### Task directions
Return exactly these lines and no others: the one containing "kingdom: Animalia" and all that follow it to the end of the listing below.
── Excerpted data ──
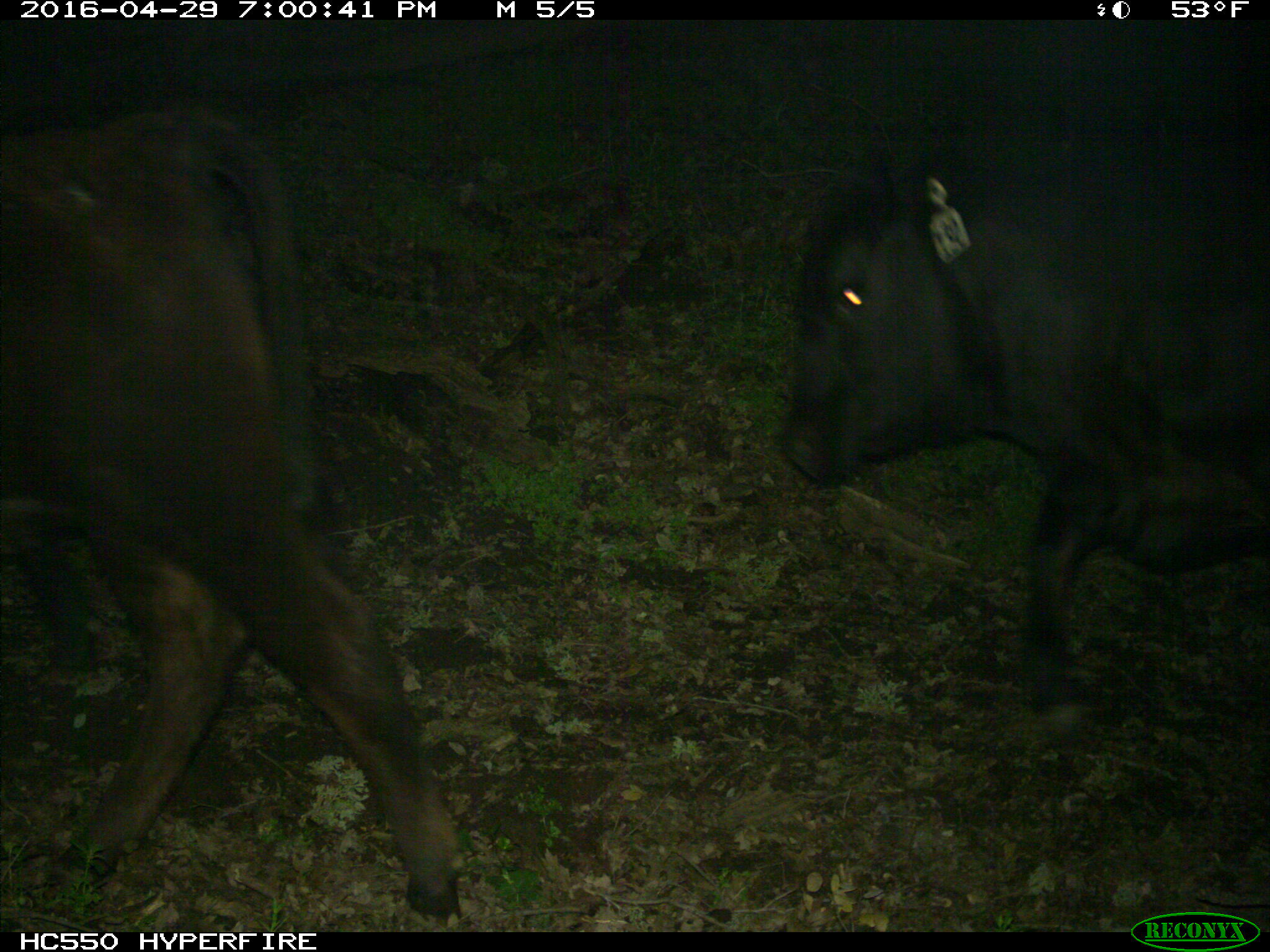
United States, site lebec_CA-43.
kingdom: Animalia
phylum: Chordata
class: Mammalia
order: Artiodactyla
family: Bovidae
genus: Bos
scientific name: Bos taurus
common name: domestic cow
───
### Written solution
kingdom: Animalia
phylum: Chordata
class: Mammalia
order: Artiodactyla
family: Bovidae
genus: Bos
scientific name: Bos taurus
common name: domestic cow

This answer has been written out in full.